Freecad isn't open source software!

If it is impossible to get something compiled, it can't be open source.
When you can't compile it, all, that is left, is to use a binary.
If there is only a binary, it isn't open source.

Seriously: If you are participating in an open source project, please make sure, that compiling from source is a viable option for the generic gentoo user. Thank you.

Comments
  • 9
    Contra argument: A maintainer isn't responsible if something does not compile on rarely used operating systems.

    It builds in CI and more often used Linux distributions got it to compile (or where did you think you got your binary from?) as well.
  • 4
    @sbiewald
    Yes, the .appimage has obviously been compiled somewhere.
    But so has been MacOS...

    And i get, that the sets of people managing to somehow compile it and the set of people being developers of the software aren't strictly identical.
    I just am really pissed about, that after getting all that absurd dependencies together (the count of new packages just for FreeCAD was 106 and a few where so obscure, i had to dig them up in two other repos), it didn't even compile.

    I actually think, it is a systemic problem. Bigger opensource projects tend to generally be absurdly hard to get to actually build outside the maintainers' machines.
    If Chromium, Firefox or LibreOffice wouldn't be available with a well-maintained ebuild in the repo, there probably would be a zero chance, that i could ever hope to get them build before dieing of old age while trying.
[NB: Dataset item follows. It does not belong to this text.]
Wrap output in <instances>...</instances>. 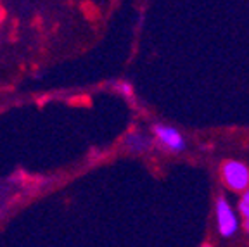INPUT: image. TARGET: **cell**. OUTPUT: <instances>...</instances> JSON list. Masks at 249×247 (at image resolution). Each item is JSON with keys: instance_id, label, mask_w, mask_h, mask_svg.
<instances>
[{"instance_id": "cell-7", "label": "cell", "mask_w": 249, "mask_h": 247, "mask_svg": "<svg viewBox=\"0 0 249 247\" xmlns=\"http://www.w3.org/2000/svg\"><path fill=\"white\" fill-rule=\"evenodd\" d=\"M244 230H246V233L249 235V220H244Z\"/></svg>"}, {"instance_id": "cell-5", "label": "cell", "mask_w": 249, "mask_h": 247, "mask_svg": "<svg viewBox=\"0 0 249 247\" xmlns=\"http://www.w3.org/2000/svg\"><path fill=\"white\" fill-rule=\"evenodd\" d=\"M239 214L244 220H249V189L241 194V199H239Z\"/></svg>"}, {"instance_id": "cell-3", "label": "cell", "mask_w": 249, "mask_h": 247, "mask_svg": "<svg viewBox=\"0 0 249 247\" xmlns=\"http://www.w3.org/2000/svg\"><path fill=\"white\" fill-rule=\"evenodd\" d=\"M152 135H154L156 142L160 143L166 152H171V154H180V152H183L187 149V142L183 139V135L173 126L156 123L152 126Z\"/></svg>"}, {"instance_id": "cell-1", "label": "cell", "mask_w": 249, "mask_h": 247, "mask_svg": "<svg viewBox=\"0 0 249 247\" xmlns=\"http://www.w3.org/2000/svg\"><path fill=\"white\" fill-rule=\"evenodd\" d=\"M222 182L232 192L242 194L249 189V166L242 161L227 159L222 164Z\"/></svg>"}, {"instance_id": "cell-4", "label": "cell", "mask_w": 249, "mask_h": 247, "mask_svg": "<svg viewBox=\"0 0 249 247\" xmlns=\"http://www.w3.org/2000/svg\"><path fill=\"white\" fill-rule=\"evenodd\" d=\"M124 145L128 147L130 152H145L152 147V139L142 131H132L124 139Z\"/></svg>"}, {"instance_id": "cell-8", "label": "cell", "mask_w": 249, "mask_h": 247, "mask_svg": "<svg viewBox=\"0 0 249 247\" xmlns=\"http://www.w3.org/2000/svg\"><path fill=\"white\" fill-rule=\"evenodd\" d=\"M0 23H2V14H0Z\"/></svg>"}, {"instance_id": "cell-2", "label": "cell", "mask_w": 249, "mask_h": 247, "mask_svg": "<svg viewBox=\"0 0 249 247\" xmlns=\"http://www.w3.org/2000/svg\"><path fill=\"white\" fill-rule=\"evenodd\" d=\"M214 216H216L218 233L223 239H230L237 233L239 227H241L239 214L235 212V209L232 208V204L225 195H218L216 204H214Z\"/></svg>"}, {"instance_id": "cell-9", "label": "cell", "mask_w": 249, "mask_h": 247, "mask_svg": "<svg viewBox=\"0 0 249 247\" xmlns=\"http://www.w3.org/2000/svg\"><path fill=\"white\" fill-rule=\"evenodd\" d=\"M204 247H210V246H204Z\"/></svg>"}, {"instance_id": "cell-6", "label": "cell", "mask_w": 249, "mask_h": 247, "mask_svg": "<svg viewBox=\"0 0 249 247\" xmlns=\"http://www.w3.org/2000/svg\"><path fill=\"white\" fill-rule=\"evenodd\" d=\"M116 90L121 93L123 97H132V87L126 83V81H123V83H118L116 85Z\"/></svg>"}]
</instances>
    But on the bright side: Code maintainability is of no issue if whoever comes after you can't get it to build anyways...
  • 1
    @Oktokolo It does not compile outside the maintainer's machine? Come on, that's why they are using CI, it is a reproducible environment for exact that reason.

    Don't get me wrong, it is annoying as hell to not be able to compile some software - but I hardly see the maintainer in fault if it does not work on exotic systems I chose by myself.
  • 1
    OSS projects should have clear documentation including dependencies, plus clear and working build instructions. Otherwise, this is an outright bug.
  • 2
    @sbiewald
    I actually think, that the CI makes things even worse. They probably got that working in a docker container once and then never thought about the complexity of the build process ever again.
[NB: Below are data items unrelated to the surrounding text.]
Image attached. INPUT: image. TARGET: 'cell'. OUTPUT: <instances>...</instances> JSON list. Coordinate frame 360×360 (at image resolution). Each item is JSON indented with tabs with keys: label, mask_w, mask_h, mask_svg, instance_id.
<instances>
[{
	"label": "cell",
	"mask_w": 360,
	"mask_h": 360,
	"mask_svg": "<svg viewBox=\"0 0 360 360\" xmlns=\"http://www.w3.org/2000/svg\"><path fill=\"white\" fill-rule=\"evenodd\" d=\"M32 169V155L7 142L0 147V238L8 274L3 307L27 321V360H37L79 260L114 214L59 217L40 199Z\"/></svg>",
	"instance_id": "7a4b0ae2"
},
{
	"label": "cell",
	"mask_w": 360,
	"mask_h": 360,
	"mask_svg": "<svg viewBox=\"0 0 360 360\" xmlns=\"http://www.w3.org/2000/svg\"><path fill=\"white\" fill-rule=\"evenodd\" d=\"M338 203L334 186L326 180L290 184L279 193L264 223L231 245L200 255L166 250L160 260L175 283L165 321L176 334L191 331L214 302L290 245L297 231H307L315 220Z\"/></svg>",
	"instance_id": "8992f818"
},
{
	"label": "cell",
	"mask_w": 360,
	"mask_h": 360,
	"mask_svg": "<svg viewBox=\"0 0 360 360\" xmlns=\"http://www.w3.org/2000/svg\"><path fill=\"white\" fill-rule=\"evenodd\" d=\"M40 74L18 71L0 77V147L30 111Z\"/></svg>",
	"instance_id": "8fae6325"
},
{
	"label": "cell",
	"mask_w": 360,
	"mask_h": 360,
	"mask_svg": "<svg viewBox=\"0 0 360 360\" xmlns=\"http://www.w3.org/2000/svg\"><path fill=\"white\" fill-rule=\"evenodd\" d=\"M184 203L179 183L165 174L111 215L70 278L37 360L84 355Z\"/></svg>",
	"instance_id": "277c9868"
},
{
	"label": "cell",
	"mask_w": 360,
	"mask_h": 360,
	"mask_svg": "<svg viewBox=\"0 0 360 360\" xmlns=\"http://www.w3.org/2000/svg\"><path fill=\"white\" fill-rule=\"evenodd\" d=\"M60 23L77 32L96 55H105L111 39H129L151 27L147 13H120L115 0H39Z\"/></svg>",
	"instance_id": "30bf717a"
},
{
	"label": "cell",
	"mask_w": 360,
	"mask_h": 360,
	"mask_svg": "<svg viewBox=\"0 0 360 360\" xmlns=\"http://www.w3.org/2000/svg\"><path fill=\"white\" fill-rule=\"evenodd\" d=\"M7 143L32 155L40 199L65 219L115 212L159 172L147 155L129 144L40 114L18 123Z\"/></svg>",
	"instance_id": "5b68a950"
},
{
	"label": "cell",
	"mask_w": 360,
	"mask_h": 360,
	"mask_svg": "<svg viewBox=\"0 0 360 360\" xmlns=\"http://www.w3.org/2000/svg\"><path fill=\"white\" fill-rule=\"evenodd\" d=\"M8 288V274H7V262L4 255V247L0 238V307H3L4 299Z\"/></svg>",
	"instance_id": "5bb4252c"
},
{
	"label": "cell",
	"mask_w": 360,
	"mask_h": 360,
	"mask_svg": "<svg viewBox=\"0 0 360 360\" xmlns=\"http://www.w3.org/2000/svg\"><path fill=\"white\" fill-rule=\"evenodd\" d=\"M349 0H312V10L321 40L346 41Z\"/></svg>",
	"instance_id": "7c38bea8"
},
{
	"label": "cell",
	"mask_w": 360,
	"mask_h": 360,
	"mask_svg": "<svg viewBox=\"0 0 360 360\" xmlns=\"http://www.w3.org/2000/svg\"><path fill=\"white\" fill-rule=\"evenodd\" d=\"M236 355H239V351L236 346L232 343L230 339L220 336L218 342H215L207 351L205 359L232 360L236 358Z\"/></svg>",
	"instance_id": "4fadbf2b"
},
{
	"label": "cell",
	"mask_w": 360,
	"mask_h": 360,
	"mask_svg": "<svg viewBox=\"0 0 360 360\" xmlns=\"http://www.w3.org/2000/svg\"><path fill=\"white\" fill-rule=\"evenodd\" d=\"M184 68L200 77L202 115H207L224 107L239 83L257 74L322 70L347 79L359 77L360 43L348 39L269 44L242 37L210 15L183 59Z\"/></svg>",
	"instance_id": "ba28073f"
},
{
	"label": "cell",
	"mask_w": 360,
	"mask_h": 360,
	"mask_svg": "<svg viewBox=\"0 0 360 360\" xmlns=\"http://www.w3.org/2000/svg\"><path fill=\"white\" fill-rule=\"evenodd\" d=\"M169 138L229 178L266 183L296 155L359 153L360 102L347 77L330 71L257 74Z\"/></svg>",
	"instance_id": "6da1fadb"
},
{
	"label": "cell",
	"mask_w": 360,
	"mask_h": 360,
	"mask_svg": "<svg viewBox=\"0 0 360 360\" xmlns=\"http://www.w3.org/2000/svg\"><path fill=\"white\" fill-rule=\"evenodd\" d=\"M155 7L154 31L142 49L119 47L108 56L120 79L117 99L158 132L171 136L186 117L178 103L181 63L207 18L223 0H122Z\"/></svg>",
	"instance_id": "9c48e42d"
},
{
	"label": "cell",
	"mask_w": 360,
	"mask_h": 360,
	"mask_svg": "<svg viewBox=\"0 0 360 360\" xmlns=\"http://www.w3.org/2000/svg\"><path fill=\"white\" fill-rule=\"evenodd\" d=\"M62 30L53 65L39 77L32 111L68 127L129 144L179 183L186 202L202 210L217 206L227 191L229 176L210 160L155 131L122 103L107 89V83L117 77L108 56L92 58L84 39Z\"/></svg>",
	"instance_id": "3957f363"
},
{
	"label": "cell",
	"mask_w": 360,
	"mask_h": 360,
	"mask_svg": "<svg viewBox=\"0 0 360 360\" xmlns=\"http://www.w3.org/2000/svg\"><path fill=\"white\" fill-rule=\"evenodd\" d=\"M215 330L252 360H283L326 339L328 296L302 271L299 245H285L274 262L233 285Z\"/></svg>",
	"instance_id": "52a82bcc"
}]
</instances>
    But if anyone wants to build it from source somewhere else, they have two options:
    Use their VM image or docker container containing the build environment - wich basically equals getting a blob...
    Or trying to do something, wich the devs themselves maybe did only once a shitton of versions ago: Actually getting it to compile in the wild.

    I am aware, that my rant is unfairly singling out a tiny team doing excellent work building a free and open parametric CAD/CAM software from scratch.
    My emotional attachment to it (i even spent weeks learning how to do basic things with it despite having a pirate copy of SolidWorks lying around wich i obtained for a friend) definitely made me overreact.

    But i really don't care about web browsers or office suites enough to rant about them...
  • 2
    With bigger projects, OSS often goes downhills. The build chain is insane so I won't actually figure out the root cause, hence no patch suggestion, and bug reports are generally ignored.

    I've actually stopped filing bug reports for sizeable OSS projects unless it causes some weird workaround on my end. Then I file one, but only as reference for my own documentation. I don't expect anything to get fixed because it won't.